* Start DATA SECTION *
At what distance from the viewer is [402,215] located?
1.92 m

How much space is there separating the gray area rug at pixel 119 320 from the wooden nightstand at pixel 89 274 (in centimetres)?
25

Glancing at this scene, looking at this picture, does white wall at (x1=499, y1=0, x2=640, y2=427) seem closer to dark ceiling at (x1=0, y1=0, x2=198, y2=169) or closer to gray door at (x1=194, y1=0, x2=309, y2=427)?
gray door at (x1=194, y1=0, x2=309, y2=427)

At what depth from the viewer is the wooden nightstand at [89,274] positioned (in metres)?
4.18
* End DATA SECTION *
__STATED EXERCISE__: Copy every one of the records above word for word, with nothing changed.

__EXERCISE RESPONSE__:
At what distance from the viewer is [402,215] located?
1.92 m

How much space is there separating the gray area rug at pixel 119 320 from the wooden nightstand at pixel 89 274 (in centimetres)?
25

Glancing at this scene, looking at this picture, does white wall at (x1=499, y1=0, x2=640, y2=427) seem closer to dark ceiling at (x1=0, y1=0, x2=198, y2=169) or closer to gray door at (x1=194, y1=0, x2=309, y2=427)?
gray door at (x1=194, y1=0, x2=309, y2=427)

At what depth from the viewer is the wooden nightstand at [89,274] positioned (in metres)?
4.18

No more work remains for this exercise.